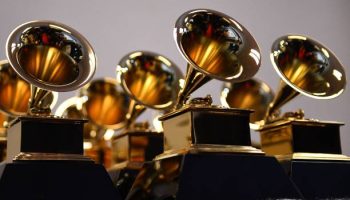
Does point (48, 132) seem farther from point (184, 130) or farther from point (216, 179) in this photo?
point (216, 179)

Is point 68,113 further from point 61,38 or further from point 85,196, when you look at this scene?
point 85,196

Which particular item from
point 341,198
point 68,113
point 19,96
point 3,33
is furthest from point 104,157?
point 341,198

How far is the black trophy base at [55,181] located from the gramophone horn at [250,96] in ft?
3.80

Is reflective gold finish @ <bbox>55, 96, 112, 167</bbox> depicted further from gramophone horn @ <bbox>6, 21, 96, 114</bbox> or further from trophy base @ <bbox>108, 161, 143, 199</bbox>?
gramophone horn @ <bbox>6, 21, 96, 114</bbox>

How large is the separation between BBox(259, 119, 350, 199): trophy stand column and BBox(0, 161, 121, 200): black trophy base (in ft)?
2.20

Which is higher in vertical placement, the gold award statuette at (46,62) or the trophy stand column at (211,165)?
the gold award statuette at (46,62)

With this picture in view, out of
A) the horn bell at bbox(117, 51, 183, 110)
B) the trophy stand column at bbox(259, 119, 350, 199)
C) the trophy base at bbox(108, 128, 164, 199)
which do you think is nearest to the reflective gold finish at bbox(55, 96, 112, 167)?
the horn bell at bbox(117, 51, 183, 110)

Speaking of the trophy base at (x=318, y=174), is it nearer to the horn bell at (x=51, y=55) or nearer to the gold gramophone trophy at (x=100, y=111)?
the horn bell at (x=51, y=55)

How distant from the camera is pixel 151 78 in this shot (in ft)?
7.96

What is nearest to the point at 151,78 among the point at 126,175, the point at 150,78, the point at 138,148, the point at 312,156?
the point at 150,78

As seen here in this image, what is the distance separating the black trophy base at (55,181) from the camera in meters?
1.50

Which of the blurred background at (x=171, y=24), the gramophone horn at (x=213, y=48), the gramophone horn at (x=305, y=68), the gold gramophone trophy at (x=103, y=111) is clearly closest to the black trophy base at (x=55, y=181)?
Result: the gramophone horn at (x=213, y=48)

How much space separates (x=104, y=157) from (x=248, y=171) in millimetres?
1367

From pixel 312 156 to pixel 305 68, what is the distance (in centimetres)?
40
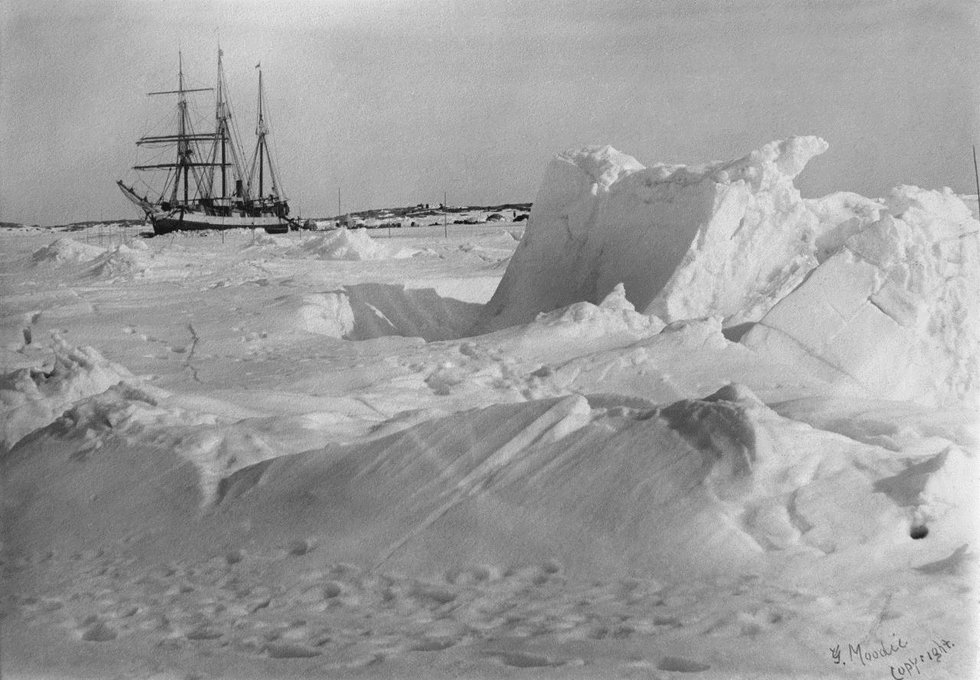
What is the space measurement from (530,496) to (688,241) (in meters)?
5.98

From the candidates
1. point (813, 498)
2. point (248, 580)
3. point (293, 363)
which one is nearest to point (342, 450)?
point (248, 580)

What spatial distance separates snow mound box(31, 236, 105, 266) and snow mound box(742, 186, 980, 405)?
13.9m

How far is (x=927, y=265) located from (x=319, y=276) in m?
7.30

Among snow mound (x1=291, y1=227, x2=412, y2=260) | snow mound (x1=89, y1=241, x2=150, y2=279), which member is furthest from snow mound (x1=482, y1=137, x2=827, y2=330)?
snow mound (x1=291, y1=227, x2=412, y2=260)

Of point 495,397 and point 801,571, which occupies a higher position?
point 801,571

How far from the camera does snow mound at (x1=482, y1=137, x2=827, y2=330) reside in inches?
376

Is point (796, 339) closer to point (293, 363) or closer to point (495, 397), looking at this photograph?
point (495, 397)

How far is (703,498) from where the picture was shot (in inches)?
149

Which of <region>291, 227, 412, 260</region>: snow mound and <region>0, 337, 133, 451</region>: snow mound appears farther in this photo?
<region>291, 227, 412, 260</region>: snow mound
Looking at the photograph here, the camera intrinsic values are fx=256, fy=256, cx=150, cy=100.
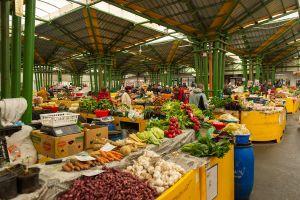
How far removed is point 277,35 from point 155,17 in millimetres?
9392

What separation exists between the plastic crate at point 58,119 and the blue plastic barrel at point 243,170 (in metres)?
2.65

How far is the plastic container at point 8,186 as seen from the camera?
6.11ft

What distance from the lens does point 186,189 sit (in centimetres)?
262

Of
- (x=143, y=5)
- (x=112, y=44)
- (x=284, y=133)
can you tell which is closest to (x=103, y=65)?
(x=112, y=44)

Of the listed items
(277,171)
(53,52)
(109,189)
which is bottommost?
(277,171)

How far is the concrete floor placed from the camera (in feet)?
14.1

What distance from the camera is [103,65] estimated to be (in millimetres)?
18094

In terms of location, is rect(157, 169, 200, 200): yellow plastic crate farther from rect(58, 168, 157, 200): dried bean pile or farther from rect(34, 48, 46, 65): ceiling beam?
rect(34, 48, 46, 65): ceiling beam

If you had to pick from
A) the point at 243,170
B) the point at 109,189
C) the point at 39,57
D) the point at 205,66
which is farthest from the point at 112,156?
the point at 39,57

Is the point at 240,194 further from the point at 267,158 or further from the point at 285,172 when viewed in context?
the point at 267,158

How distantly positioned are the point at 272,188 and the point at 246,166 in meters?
1.00

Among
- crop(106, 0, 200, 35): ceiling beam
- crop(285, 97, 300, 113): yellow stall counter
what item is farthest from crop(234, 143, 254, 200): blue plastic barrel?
crop(285, 97, 300, 113): yellow stall counter

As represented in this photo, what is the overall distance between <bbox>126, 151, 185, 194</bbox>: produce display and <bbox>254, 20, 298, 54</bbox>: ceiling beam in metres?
13.7

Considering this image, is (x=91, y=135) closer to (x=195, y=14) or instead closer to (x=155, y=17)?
(x=155, y=17)
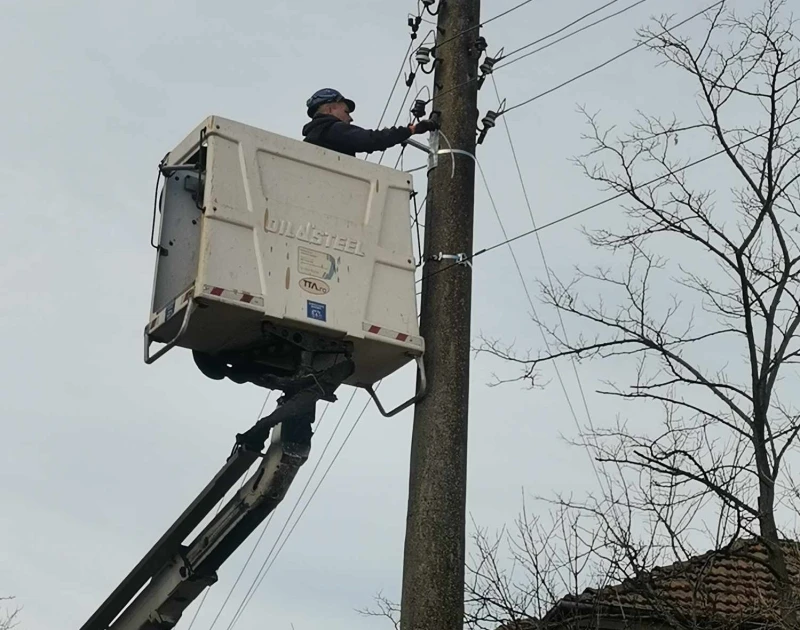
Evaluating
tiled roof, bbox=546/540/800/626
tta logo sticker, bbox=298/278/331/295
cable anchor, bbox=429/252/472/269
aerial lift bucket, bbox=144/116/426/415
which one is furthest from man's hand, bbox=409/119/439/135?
tiled roof, bbox=546/540/800/626

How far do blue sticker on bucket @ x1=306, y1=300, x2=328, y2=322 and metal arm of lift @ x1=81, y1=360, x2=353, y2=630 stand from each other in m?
0.32

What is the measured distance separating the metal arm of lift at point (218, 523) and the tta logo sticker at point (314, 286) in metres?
0.43

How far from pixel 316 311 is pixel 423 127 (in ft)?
4.36

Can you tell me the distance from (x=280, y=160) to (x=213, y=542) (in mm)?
2595

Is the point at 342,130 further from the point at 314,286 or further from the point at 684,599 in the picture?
the point at 684,599

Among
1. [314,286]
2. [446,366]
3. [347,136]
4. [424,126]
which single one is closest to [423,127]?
[424,126]

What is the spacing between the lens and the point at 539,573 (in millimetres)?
10312

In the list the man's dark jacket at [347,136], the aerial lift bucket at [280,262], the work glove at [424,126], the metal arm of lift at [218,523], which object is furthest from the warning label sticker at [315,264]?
the work glove at [424,126]

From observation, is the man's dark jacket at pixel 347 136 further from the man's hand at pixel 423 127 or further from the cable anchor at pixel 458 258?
the cable anchor at pixel 458 258

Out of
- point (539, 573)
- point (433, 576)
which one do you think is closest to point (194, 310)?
point (433, 576)

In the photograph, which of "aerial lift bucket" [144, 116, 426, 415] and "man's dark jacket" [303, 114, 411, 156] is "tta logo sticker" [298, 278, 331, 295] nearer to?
"aerial lift bucket" [144, 116, 426, 415]

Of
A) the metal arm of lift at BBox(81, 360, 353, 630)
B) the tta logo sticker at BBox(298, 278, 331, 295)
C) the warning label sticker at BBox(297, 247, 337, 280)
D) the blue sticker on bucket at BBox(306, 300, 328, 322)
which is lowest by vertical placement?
the metal arm of lift at BBox(81, 360, 353, 630)

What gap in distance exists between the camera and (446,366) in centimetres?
689

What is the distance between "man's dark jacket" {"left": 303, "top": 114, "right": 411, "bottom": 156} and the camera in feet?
24.7
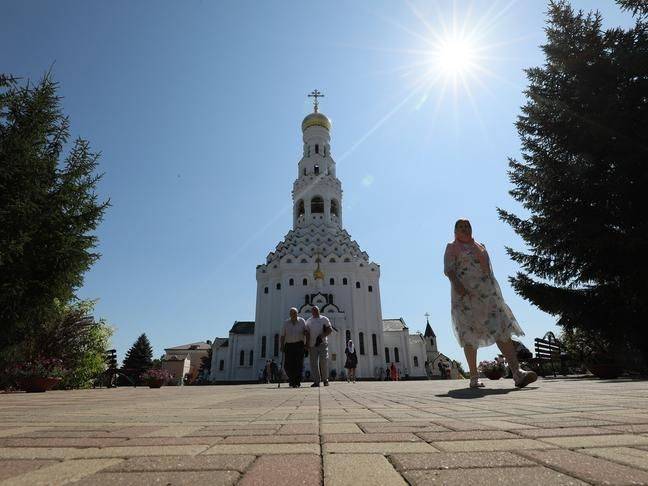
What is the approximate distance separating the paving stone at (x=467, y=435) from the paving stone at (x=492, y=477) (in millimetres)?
600

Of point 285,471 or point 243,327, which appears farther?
point 243,327

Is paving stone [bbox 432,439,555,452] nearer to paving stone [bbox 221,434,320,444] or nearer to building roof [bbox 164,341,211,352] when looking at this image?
paving stone [bbox 221,434,320,444]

**To be done**
Output an exact copy of the material, with the pictures removed.

**Task response**
Does point (48, 132) seem farther from point (184, 130) or farther from point (216, 179) in this photo?
point (216, 179)

Is point 68,113 further from point 61,38 or further from point 85,196, when you look at this scene?
point 85,196

Which particular item from
point 341,198
point 68,113
point 19,96
point 3,33
is furthest from point 104,157?
point 341,198

How far is the black trophy base at [55,181] located from the gramophone horn at [250,96] in ft?
3.80

Is reflective gold finish @ <bbox>55, 96, 112, 167</bbox> depicted further from gramophone horn @ <bbox>6, 21, 96, 114</bbox> or further from trophy base @ <bbox>108, 161, 143, 199</bbox>?
gramophone horn @ <bbox>6, 21, 96, 114</bbox>

How large is the separation between BBox(259, 119, 350, 199): trophy stand column and BBox(0, 161, 121, 200): black trophy base (in ft)?
2.20

Which is higher in vertical placement, the gold award statuette at (46,62) or the trophy stand column at (211,165)?
the gold award statuette at (46,62)

With this picture in view, out of
A) the horn bell at bbox(117, 51, 183, 110)
B) the trophy stand column at bbox(259, 119, 350, 199)
C) the trophy base at bbox(108, 128, 164, 199)
which do you think is nearest to the reflective gold finish at bbox(55, 96, 112, 167)?
the horn bell at bbox(117, 51, 183, 110)

Speaking of the trophy base at (x=318, y=174), is it nearer to the horn bell at (x=51, y=55) or nearer to the gold gramophone trophy at (x=100, y=111)?
the horn bell at (x=51, y=55)

How distant from the camera is pixel 151 78 in this shot (in ft)?
7.96

What is nearest to the point at 151,78 among the point at 126,175, the point at 150,78, the point at 138,148, the point at 312,156?
the point at 150,78

As seen here in this image, what is the distance separating the black trophy base at (55,181) from the camera in meters?
1.50

Which of the blurred background at (x=171, y=24), the gramophone horn at (x=213, y=48), the gramophone horn at (x=305, y=68), the gold gramophone trophy at (x=103, y=111) is clearly closest to the black trophy base at (x=55, y=181)?
Result: the gramophone horn at (x=213, y=48)

How much space separates (x=104, y=157) from (x=248, y=171) in millimetres?
1367

From pixel 312 156 to pixel 305 68, what is the distance (in centimetres)?
40
What is the space measurement from (530,496) to (688,241) (in meters)?
5.98

From the candidates
1. point (813, 498)
2. point (248, 580)
3. point (293, 363)
which one is nearest to point (342, 450)?
point (248, 580)

What spatial distance separates snow mound box(31, 236, 105, 266) and snow mound box(742, 186, 980, 405)?
13.9m

How far is (x=927, y=265) located from (x=319, y=276) in m?
7.30

Among snow mound (x1=291, y1=227, x2=412, y2=260) | snow mound (x1=89, y1=241, x2=150, y2=279), which member is furthest from snow mound (x1=482, y1=137, x2=827, y2=330)?
snow mound (x1=291, y1=227, x2=412, y2=260)

Of point 495,397 and point 801,571, which occupies a higher position?
point 801,571

How far from the camera does snow mound at (x1=482, y1=137, x2=827, y2=330) reside in inches?
376

Is point (796, 339) closer to point (293, 363) or closer to point (495, 397), looking at this photograph?
point (495, 397)

How far is (703,498) from where the picture was shot (in inches)?
149

Which of <region>291, 227, 412, 260</region>: snow mound and <region>0, 337, 133, 451</region>: snow mound appears farther in this photo?
<region>291, 227, 412, 260</region>: snow mound
Looking at the photograph here, the camera intrinsic values are fx=256, fy=256, cx=150, cy=100.
How far removed is point 277,35 from point 155,17 in millimetres?
9392

What separation exists between the plastic crate at point 58,119 and the blue plastic barrel at point 243,170 (in metres)?
2.65

How far is the plastic container at point 8,186 as seen from the camera?
6.11ft

What distance from the lens does point 186,189 sit (in centimetres)?
262

Of
- (x=143, y=5)
- (x=112, y=44)
- (x=284, y=133)
can you tell which is closest to (x=103, y=65)?
(x=112, y=44)

Of the listed items
(277,171)
(53,52)
(109,189)
which is bottommost?
(277,171)

How far is the concrete floor placed from the camera (in feet)?
14.1

What distance from the camera is [103,65] estimated to be (in millimetres)?
18094

In terms of location, is rect(157, 169, 200, 200): yellow plastic crate farther from rect(58, 168, 157, 200): dried bean pile or farther from rect(34, 48, 46, 65): ceiling beam?
rect(34, 48, 46, 65): ceiling beam

If you had to pick from
A) the point at 243,170
B) the point at 109,189
C) the point at 39,57
D) the point at 205,66
which is farthest from the point at 112,156?
the point at 39,57

Is the point at 240,194 further from the point at 267,158 or further from the point at 285,172 when viewed in context?
the point at 267,158

How distantly positioned are the point at 272,188 and the point at 246,166 in meters?
1.00

Among
- crop(106, 0, 200, 35): ceiling beam
- crop(285, 97, 300, 113): yellow stall counter
what item is farthest from crop(234, 143, 254, 200): blue plastic barrel?
crop(285, 97, 300, 113): yellow stall counter

As represented in this photo, what is the overall distance between <bbox>126, 151, 185, 194</bbox>: produce display and <bbox>254, 20, 298, 54</bbox>: ceiling beam in metres?
13.7

Considering this image, is (x=91, y=135) closer to (x=195, y=14) or instead closer to (x=155, y=17)?
(x=155, y=17)
Evaluating
tiled roof, bbox=546/540/800/626
tta logo sticker, bbox=298/278/331/295
cable anchor, bbox=429/252/472/269
aerial lift bucket, bbox=144/116/426/415
which one is furthest from man's hand, bbox=409/119/439/135?
tiled roof, bbox=546/540/800/626

How far do blue sticker on bucket @ x1=306, y1=300, x2=328, y2=322 and metal arm of lift @ x1=81, y1=360, x2=353, y2=630 stand from each other in m?
0.32

What is the measured distance separating the metal arm of lift at point (218, 523) and the tta logo sticker at point (314, 286) in metres?
0.43

How far from pixel 316 311 is pixel 423 127 (in ft)?
4.36

Can you tell me the distance from (x=280, y=160) to (x=213, y=542) (in mm)?
2595

Is the point at 342,130 further from the point at 314,286 or further from the point at 684,599 in the picture?
the point at 684,599

Among
1. [314,286]
2. [446,366]
3. [347,136]
4. [424,126]
which single one is closest to [423,127]?
[424,126]

What is the spacing between the lens and the point at 539,573 (in millimetres)?
10312

In the list the man's dark jacket at [347,136], the aerial lift bucket at [280,262], the work glove at [424,126], the metal arm of lift at [218,523], which object is furthest from the warning label sticker at [315,264]?
the work glove at [424,126]

From observation, is the man's dark jacket at pixel 347 136 further from the man's hand at pixel 423 127 or further from the cable anchor at pixel 458 258?
the cable anchor at pixel 458 258

Out of
- point (539, 573)
- point (433, 576)
which one do you think is closest to point (194, 310)?
point (433, 576)

In the photograph, which of "aerial lift bucket" [144, 116, 426, 415] and "man's dark jacket" [303, 114, 411, 156] is "tta logo sticker" [298, 278, 331, 295] nearer to?
"aerial lift bucket" [144, 116, 426, 415]

Of
A) the metal arm of lift at BBox(81, 360, 353, 630)
B) the tta logo sticker at BBox(298, 278, 331, 295)
C) the warning label sticker at BBox(297, 247, 337, 280)
D) the blue sticker on bucket at BBox(306, 300, 328, 322)
which is lowest by vertical placement?
the metal arm of lift at BBox(81, 360, 353, 630)

What gap in distance exists between the camera and (446,366) in centimetres?
689

What is the distance between "man's dark jacket" {"left": 303, "top": 114, "right": 411, "bottom": 156} and the camera in feet?
24.7
What is the approximate distance separating the paving stone at (x=467, y=435) from the paving stone at (x=492, y=477) (in millimetres)?
600

Of point 285,471 or point 243,327, which appears farther?
point 243,327

Is paving stone [bbox 432,439,555,452] nearer to paving stone [bbox 221,434,320,444] or nearer to building roof [bbox 164,341,211,352] when looking at this image?
paving stone [bbox 221,434,320,444]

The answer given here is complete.